In relating this context, he said in the lecture in Wakayama in 1911 that the social changes in modern Japan were all stimulated from outside rather than from within and merely “skimmed the surface.” Natsume’s note on illative sense and his comment on Japanese modernization are critical for understanding how he interpreted modernization in Asia.
Soseki Natsume, sin, and redemption
Natsume, as previously noted, felt he could not accept Christianity on logical grounds. Perhaps relatedly, he misunderstood the relevance of the illative sense to religious sense. However, this does not mean that he was not deeply impacted by Christianity and even Newman’s account of the illative sense. Intriguingly, he wrote a novel entitled Kokoro in his later years that focuses on the sense of sin experienced by a Japanese intellectual. Published in 1914, the novel tells the story of Sensei, a good-natured man who takes care of his friend, Mr. K. in his student days. Both of them live in the same boarding house and fall in love with the same woman, the daughter of the widow who runs the boarding house. This causes Sensei great agony. However, Sensei ultimately betrays his friend to win the daughter’s love and marries her.
Later, Mr. K commits suicide, but he does not leave a suicide note. Sensei is wracked with guilt, believing himself to have caused this suicide, and he is constantly terrified and tormented by an acute sense of his own sin. He begins to imagine Mr. K standing beside his wife, staring at Sensei. He unfailingly visits Mr. K’s tomb each month, but he finds no solace in this. Instead, his sense of sin and its weight becomes increasingly stronger. This novel engages seriously with the dark side of man’s inner life, and reading it can benefit greatly from understanding Natsume’s study of Christianity. As one of the novel’s many descriptions of Sensei’s awareness of sin reads,
From then on, a nameless fear would assail me from time to time. At first, it seemed to come over me without warning from the shadows around me, and I would gasp at its unexpectedness. Later, however, when the experience had become more familiar to me, my heart would readily succumb—or perhaps respond—to it; and I would begin to wonder if this fear had not always been in some hidden corner of my heart, ever since I was born. I would then ask myself whether I had not lost my sanity. But I had no desire to go to a doctor, or anyone else, for advice. I felt very strongly the sinfulness of man. It was this feeling that sent me to K’s grave every month that made me take care of my mother-in-law in her illness and behave gently towards my wife.

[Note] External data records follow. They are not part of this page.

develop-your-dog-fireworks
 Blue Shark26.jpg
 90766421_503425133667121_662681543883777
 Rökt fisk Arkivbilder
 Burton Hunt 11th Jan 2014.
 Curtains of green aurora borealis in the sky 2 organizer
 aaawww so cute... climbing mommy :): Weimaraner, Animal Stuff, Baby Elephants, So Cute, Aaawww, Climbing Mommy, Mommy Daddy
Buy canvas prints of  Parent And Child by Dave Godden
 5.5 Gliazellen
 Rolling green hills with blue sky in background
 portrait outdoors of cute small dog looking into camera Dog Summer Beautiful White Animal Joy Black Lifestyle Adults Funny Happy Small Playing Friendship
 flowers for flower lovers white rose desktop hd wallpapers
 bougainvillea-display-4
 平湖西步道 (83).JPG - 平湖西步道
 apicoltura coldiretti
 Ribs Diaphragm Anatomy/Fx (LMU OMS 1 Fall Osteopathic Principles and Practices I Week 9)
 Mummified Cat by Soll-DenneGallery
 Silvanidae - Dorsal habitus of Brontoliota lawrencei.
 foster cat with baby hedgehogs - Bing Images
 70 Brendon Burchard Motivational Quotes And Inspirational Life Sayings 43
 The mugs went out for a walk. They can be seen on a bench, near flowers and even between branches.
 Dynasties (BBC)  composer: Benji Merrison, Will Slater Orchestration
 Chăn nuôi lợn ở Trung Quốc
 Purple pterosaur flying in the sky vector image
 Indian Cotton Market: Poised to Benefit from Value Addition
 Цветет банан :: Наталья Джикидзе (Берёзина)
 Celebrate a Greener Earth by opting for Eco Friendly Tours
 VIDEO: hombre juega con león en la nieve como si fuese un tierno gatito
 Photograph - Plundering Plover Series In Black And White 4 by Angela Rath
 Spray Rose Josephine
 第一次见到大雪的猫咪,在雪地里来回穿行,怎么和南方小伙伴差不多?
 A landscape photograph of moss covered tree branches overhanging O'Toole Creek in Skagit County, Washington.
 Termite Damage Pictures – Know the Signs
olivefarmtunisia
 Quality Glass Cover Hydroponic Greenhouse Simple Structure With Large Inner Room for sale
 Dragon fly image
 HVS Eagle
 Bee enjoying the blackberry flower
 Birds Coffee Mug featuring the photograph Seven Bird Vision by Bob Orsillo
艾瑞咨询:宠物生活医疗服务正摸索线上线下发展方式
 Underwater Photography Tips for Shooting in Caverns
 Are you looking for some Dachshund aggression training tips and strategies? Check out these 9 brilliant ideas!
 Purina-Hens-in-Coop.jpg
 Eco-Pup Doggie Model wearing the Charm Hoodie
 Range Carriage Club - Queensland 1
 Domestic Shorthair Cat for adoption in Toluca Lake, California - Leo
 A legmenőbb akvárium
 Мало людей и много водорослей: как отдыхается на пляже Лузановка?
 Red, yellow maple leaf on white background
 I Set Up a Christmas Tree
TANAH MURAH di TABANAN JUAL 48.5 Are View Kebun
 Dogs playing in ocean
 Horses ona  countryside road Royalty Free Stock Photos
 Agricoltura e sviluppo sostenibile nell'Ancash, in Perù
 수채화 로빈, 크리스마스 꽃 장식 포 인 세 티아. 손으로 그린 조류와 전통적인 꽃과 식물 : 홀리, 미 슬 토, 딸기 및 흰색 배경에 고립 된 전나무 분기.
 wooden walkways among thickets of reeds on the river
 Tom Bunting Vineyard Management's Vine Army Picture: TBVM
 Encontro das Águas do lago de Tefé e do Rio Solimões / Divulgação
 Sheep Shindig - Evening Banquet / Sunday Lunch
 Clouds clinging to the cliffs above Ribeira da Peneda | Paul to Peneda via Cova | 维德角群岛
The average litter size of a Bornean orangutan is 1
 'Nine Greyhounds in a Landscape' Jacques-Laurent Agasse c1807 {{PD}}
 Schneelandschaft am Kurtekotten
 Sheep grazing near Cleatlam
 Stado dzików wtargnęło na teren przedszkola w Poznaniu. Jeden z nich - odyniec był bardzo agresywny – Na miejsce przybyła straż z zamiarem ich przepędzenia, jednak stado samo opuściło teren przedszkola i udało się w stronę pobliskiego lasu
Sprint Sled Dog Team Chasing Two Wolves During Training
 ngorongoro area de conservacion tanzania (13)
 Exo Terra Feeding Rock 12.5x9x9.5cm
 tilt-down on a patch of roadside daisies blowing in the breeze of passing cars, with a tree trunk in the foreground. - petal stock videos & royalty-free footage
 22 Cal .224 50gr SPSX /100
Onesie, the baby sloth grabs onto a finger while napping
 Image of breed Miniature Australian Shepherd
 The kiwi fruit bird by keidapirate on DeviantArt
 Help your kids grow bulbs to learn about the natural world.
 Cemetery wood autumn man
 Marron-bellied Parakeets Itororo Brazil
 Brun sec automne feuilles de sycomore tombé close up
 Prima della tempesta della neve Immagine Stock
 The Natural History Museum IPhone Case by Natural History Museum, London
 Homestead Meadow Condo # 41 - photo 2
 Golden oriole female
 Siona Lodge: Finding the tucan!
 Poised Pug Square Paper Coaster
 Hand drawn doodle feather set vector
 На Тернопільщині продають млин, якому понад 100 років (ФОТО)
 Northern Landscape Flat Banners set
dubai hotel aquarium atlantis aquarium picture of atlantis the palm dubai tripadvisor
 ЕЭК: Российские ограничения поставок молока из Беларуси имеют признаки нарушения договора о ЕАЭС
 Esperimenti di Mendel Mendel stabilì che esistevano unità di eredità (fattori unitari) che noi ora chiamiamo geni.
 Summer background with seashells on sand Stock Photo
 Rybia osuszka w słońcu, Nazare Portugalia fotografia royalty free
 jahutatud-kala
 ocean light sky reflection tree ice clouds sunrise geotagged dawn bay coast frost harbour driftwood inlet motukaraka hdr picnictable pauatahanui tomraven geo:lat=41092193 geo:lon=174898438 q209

Fr. Peter Milward (1925-2017), who worked for Japanese citizens for many years both as a Catholic priest and professor at Sophia University, in discussing Kokoro observed that Sensei refers to the world as “this dark of ours,” and that he was subjected to the power of evil in a very real way. Thus, Fr. Milward argues, Natsume’s novel is seriously engaging with the Christian sense of the Devil and his power over the world. Natsume was deeply aware of man’s guilt over sin and his fear about its consequences. However, because of his failure to understand the experience of coming to faith (as Newman’s illative sense describes), he was unable to recognize a way out of this sense of sin.
Natsume never became a Christian. However, he learned from the Western Christians he met in London and from his exploration of the faith. His late work engages deeply with Christian concepts of sin, even if it lacks the Christian promise of forgiveness and redemption. His works, we might say, stand on the threshold of faith.